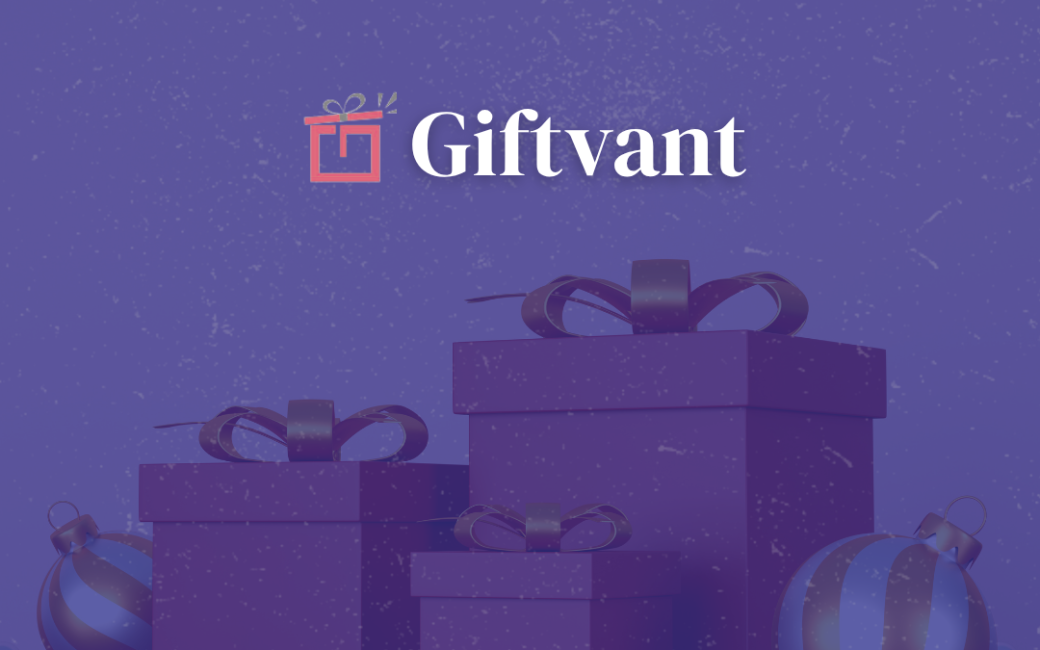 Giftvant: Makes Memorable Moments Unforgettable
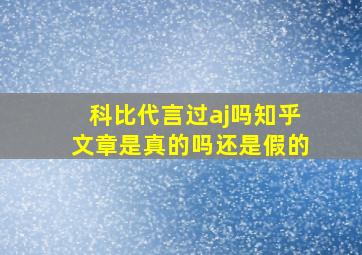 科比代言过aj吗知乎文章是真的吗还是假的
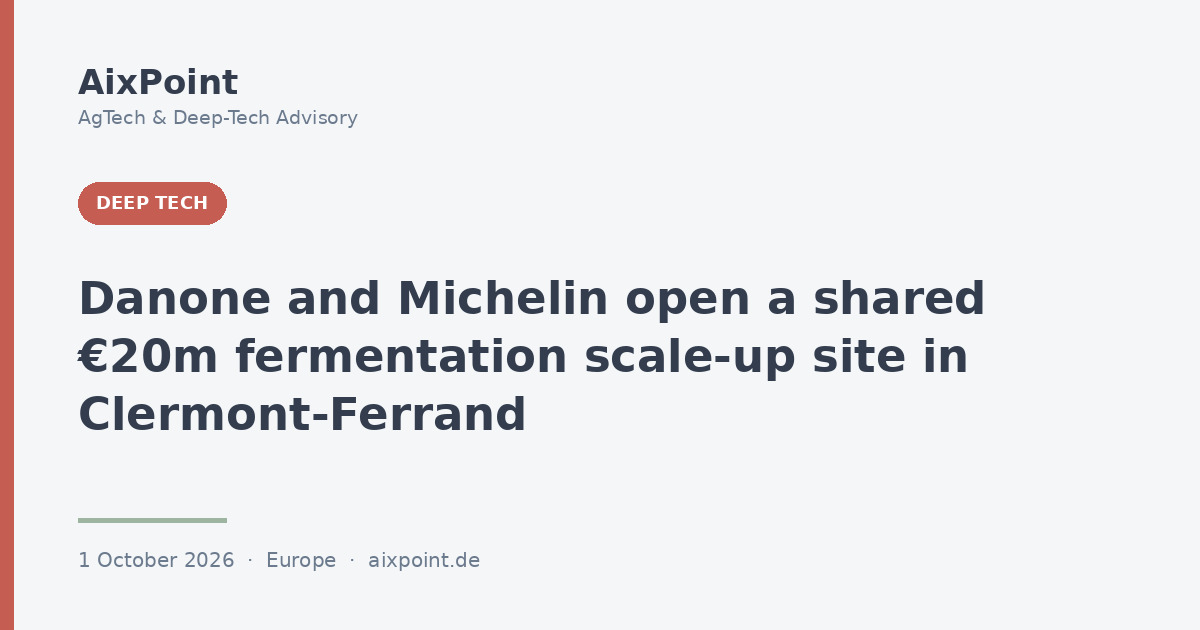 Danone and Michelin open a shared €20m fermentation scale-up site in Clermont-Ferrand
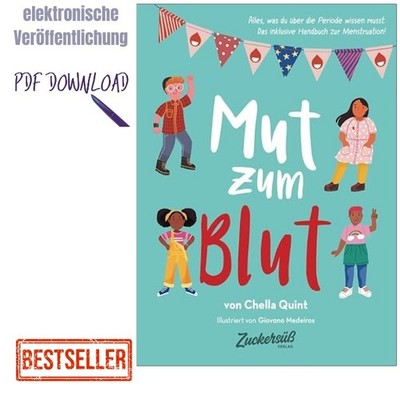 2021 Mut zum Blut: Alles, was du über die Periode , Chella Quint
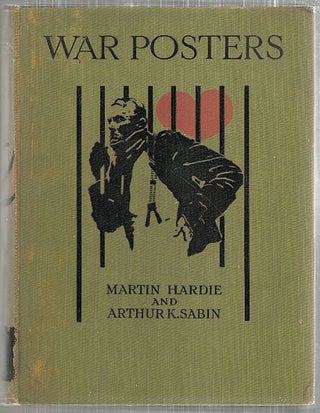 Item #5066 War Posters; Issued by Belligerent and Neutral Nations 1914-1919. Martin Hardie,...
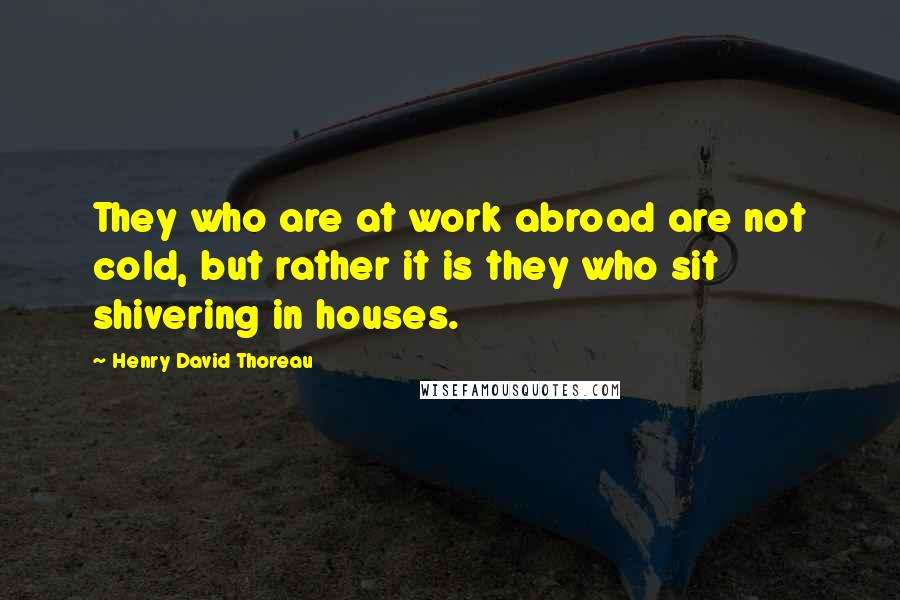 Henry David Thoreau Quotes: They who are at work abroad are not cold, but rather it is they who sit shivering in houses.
----------------
• **TASK GOAL**
Nothing but the lines from the one containing "2021 Mut zum" through the end of the listing is to be output, and those lines are to be output exactly, pictures excluded.

• **RESPONSE TO THE TASK**
 2021 Mut zum Blut: Alles, was du über die Periode , Chella Quint
 Item #5066 War Posters; Issued by Belligerent and Neutral Nations 1914-1919. Martin Hardie,...
 Henry David Thoreau Quotes: They who are at work abroad are not cold, but rather it is they who sit shivering in houses.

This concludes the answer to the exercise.